Doi Inthanon National Park - Chiang Mai
Chedis at Top of Doi Intanon
Doi Inthanon National Park covers a vast area and is home to Thailand's highest mountain. Doi Intanon is cool year-round and spawns the Mae Klang, Mae Pako, Mae Pawn, Mae Ya, Mae Cham and Mae Khan rivers.
The mountain's forested slopes include evergreen, pine forest and mixed deciduous teak & mountain pine. Doi Intanon also has some appealing waterfalls
Mae Ya Falls
Mae Ya waterfall is thought to be the highest in Thailand and is well worth the extra effort to get there. It can be described as a large volume of water rushing down an ever-widening series of steps (about 80 meters in length) to crash onto the rocks below. That's to say it isn't a vertical free-faller like most waterfalls. It's a photographic favorite so don't forget the camera. Check out a park map for details how to get there.
(Km 9) This impressive limestone cave has a gigantic entrance chamber and tower, then further along a second chamber (nearly as big as the first) with a skylight opening to the surface. A one-hour's walk from the main road will get you there.
(Km 30.8) The headquarters building has a small camping space and the Hmong village of Ban Khun Klang is also nearby. There is a bungalow compound located at the back. At Km 30.4 there is a paved turn off that takes you to Siriphum. An excellent view of Siriphum can also be enjoyed by walking or cycling along the track which forks left from the main road just beyond the entrance to the guest house compound. The falls are actually twins - two parallel plumes of cascading water named after King Bhumibol and Queen Sirikit.
Gew Mae Pan Trail
Ah, now here's a must for anyone who likes nature trails. Perhaps the most rewarding walk in the park is a new trail which begins a short distance up the main summit road from Napamaytanidol Chedi (see park map). This trail is set along an untouched natural evergreen forest.

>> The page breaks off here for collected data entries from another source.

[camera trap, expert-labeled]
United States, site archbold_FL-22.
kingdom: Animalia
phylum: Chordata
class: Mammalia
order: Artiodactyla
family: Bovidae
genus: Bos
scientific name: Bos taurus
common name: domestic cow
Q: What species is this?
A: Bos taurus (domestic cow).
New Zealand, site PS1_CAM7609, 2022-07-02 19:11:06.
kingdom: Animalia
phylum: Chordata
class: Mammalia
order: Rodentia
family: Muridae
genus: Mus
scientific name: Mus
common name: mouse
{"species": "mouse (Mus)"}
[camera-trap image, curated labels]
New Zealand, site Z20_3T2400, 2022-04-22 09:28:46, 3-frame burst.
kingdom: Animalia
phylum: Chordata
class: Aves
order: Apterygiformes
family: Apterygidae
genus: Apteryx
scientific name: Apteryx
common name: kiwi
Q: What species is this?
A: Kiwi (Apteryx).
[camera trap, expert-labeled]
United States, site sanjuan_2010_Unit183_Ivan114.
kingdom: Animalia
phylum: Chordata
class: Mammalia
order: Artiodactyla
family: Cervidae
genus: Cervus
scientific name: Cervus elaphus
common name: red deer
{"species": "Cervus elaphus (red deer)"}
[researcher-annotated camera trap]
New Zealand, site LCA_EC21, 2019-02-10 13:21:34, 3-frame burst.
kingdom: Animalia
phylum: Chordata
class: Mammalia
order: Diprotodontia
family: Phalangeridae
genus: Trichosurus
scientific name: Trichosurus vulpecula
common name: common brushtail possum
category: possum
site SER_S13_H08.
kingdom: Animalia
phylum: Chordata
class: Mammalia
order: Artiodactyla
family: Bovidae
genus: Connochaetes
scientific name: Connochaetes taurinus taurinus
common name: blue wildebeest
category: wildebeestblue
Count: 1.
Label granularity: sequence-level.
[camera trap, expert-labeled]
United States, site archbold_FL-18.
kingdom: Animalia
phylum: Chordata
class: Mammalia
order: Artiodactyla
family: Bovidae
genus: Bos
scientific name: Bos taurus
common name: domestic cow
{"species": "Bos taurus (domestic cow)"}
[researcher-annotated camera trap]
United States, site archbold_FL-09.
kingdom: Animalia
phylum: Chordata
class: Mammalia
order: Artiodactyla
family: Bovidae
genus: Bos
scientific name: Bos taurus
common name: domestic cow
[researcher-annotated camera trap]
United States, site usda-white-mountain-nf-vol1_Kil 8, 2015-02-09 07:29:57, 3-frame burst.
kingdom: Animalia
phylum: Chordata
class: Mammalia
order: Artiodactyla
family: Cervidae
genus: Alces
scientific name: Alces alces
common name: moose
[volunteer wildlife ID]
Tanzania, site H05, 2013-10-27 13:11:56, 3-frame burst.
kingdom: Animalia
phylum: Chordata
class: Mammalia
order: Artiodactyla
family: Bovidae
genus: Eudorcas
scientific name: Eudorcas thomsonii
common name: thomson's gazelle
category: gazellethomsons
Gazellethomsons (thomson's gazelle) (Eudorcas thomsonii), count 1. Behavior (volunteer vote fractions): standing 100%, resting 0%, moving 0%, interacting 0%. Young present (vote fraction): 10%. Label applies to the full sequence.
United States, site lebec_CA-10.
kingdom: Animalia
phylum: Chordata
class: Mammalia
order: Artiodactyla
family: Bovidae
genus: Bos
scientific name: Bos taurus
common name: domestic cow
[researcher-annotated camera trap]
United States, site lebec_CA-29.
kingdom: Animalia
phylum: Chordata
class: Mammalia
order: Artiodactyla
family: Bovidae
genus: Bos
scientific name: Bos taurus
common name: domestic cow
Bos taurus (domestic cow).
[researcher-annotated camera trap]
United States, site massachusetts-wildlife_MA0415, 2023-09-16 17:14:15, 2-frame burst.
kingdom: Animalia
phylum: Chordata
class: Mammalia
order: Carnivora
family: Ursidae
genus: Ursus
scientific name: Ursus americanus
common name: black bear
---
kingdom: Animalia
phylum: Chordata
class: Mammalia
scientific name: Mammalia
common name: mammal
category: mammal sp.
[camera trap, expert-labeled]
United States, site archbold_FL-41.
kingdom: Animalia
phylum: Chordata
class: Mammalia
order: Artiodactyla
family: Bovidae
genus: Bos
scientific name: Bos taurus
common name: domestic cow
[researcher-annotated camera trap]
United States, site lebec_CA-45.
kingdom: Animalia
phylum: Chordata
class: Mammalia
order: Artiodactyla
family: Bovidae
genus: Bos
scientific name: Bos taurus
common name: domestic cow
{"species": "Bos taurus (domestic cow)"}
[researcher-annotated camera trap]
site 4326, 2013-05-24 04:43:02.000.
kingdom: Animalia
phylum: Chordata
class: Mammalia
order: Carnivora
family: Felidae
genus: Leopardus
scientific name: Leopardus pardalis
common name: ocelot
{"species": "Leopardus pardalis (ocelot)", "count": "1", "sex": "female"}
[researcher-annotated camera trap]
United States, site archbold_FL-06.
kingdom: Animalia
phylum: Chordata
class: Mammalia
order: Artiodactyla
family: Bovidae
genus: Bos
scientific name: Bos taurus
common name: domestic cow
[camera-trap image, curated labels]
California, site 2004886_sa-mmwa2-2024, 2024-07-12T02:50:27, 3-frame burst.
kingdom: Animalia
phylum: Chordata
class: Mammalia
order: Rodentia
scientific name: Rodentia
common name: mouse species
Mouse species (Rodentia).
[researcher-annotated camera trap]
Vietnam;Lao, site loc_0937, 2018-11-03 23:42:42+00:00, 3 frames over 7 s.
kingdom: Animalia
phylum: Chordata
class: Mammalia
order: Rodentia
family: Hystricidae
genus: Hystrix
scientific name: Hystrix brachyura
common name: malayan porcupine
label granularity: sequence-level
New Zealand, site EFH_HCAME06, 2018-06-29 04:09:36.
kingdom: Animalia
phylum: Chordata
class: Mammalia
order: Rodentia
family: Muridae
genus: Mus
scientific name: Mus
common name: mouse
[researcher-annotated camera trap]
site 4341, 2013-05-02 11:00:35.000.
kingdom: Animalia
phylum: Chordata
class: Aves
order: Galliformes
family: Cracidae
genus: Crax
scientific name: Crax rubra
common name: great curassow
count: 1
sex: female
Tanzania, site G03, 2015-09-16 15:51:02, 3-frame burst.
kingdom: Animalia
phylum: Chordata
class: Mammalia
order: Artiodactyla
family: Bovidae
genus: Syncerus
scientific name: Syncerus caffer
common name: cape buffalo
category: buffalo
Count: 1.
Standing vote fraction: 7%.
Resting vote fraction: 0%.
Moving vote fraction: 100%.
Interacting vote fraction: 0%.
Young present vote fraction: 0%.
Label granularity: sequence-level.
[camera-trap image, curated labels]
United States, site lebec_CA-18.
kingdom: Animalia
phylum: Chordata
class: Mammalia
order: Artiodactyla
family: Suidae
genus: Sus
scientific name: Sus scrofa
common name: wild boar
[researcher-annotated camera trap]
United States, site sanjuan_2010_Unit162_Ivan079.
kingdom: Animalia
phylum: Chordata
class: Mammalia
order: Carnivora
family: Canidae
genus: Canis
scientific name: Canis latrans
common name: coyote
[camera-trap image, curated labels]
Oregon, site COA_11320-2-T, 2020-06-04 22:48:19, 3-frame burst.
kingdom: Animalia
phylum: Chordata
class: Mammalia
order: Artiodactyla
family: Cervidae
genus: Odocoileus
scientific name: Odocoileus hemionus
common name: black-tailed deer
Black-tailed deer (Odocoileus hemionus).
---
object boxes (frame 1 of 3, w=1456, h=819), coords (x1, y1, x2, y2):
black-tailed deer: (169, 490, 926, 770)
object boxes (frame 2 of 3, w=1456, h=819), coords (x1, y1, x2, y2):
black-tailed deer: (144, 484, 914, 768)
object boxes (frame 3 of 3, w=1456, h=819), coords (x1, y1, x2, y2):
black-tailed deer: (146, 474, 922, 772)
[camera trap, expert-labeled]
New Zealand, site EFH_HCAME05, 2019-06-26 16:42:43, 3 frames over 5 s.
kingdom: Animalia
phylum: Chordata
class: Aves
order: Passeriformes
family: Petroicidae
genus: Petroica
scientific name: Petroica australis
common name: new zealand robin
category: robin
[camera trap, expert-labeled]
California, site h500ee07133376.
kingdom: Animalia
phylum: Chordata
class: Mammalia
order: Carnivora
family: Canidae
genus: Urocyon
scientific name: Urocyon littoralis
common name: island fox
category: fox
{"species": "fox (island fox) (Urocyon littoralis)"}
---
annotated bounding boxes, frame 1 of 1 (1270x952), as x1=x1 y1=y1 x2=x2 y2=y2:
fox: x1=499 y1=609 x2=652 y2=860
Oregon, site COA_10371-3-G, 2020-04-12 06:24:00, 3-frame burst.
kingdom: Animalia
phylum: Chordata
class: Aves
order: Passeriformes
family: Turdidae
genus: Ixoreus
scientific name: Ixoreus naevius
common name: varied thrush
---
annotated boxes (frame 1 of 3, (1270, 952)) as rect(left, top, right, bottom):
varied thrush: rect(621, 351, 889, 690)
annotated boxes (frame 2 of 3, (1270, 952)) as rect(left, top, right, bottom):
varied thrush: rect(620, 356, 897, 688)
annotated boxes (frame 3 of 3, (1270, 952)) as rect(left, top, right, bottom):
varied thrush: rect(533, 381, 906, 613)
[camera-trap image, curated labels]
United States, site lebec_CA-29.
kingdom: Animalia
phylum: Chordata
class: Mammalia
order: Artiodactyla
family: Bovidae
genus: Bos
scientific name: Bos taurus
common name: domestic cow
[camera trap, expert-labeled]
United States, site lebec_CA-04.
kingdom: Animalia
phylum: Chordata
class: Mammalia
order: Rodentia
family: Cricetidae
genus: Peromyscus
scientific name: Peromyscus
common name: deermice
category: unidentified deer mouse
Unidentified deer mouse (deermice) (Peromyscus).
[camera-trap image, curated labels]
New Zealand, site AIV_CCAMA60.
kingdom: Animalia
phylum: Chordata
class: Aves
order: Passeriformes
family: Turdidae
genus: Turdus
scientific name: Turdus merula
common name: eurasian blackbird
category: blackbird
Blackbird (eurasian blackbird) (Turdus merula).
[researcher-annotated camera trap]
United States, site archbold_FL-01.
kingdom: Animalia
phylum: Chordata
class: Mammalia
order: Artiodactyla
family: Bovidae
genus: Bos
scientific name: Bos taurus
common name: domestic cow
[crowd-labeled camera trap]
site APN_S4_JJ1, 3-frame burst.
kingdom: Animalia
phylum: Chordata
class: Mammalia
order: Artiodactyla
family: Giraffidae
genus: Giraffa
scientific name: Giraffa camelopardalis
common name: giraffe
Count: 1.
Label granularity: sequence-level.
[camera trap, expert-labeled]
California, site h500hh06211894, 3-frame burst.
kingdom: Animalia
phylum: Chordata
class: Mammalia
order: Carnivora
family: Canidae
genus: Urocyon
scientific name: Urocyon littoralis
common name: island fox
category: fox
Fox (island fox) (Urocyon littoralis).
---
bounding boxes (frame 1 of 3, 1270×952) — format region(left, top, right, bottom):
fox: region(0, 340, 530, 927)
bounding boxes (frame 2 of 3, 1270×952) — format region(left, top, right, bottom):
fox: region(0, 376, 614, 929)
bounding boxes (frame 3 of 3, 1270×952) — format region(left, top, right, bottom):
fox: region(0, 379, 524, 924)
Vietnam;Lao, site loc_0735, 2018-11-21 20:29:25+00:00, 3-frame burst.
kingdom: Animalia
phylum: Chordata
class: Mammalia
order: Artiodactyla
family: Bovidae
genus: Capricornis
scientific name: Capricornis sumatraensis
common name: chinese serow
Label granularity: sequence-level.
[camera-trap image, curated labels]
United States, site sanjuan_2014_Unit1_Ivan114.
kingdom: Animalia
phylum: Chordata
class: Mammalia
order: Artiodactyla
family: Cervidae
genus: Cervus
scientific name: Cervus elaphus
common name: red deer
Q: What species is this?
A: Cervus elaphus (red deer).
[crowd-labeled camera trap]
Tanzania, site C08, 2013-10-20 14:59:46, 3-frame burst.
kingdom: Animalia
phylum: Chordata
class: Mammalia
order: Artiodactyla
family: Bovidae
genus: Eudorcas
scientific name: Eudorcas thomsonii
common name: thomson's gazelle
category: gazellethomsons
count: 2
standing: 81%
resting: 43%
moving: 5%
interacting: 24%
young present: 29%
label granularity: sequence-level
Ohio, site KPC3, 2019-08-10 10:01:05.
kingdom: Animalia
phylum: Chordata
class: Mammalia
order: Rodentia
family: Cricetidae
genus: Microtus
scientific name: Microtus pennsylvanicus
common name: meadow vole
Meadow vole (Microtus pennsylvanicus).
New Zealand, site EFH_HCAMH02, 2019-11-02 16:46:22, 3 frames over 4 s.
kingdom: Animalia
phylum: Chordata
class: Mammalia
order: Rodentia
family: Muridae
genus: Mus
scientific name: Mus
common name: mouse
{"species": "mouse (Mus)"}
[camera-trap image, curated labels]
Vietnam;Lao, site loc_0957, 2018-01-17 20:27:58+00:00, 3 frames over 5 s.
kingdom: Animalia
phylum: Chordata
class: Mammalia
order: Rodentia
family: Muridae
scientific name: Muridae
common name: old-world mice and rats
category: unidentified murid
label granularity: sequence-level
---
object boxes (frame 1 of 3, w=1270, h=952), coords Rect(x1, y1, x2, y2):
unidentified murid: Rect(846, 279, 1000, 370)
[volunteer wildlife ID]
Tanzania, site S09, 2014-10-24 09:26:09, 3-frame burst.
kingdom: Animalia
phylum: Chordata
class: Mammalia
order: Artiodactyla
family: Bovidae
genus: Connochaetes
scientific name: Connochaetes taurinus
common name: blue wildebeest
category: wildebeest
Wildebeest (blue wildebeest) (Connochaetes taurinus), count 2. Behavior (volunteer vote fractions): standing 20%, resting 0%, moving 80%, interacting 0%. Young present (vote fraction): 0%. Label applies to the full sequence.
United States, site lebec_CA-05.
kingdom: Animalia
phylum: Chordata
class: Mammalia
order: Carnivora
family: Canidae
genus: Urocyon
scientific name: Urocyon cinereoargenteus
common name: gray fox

The bird life here is abundant, including the Green-Tailed Sunbird which is only found here, so don't forget the binoculars. Before hitting the trail, permission must be sought at park Headquarters. Sounds like hassle but it's just a simple formality. Allow around two hours to complete the trail with camera stops.
Summit of Doi Intanon
(Km 48) The drive to the summit offers some excellent views, especially during the dry season. When you reach the summit be sure to take a look at the King Inthawidhayanon Stupa, and don't forget to read the translated inscription on the marble plaque nearby.
On the main road and opposite the summit Ranger Station is a sign in Thai marking a short, self-guided nature trail which descends to a bog in a small karst depression. The boggy area at the bottom is a good location for bird-watching.
The Mae Chaem Road
Branching off the main summit road at Km 38, the first kilometer travels through some lush mountain forest and then comes out into the open and follows a descending ridge with more excellent views. Makes a nice break from the main summit route.
Mae Pan Area
Here's another little gem you might not read elsewhere. At Km 6.6 on the Mae Chaem road is the turn-off to Mae Pan Waterfall. It is marked by a sign so you can't miss it.
The access road is dirt and descends about two kilometers to the Ranger Station where you will find a campground. This area is quiet and well off the beaten track.
From the ranger station there is an excellent loop hike of 1.5 to 2 hours through untouched terrain with small waterfalls and tumbling creeks along most of the route. Visitors can walk the 800 meters to Mae Pan Falls and back again, as well as the 200 meters to Huai Sai Luang Falls just beyond the campground. Both of these trails are clear and well looked after.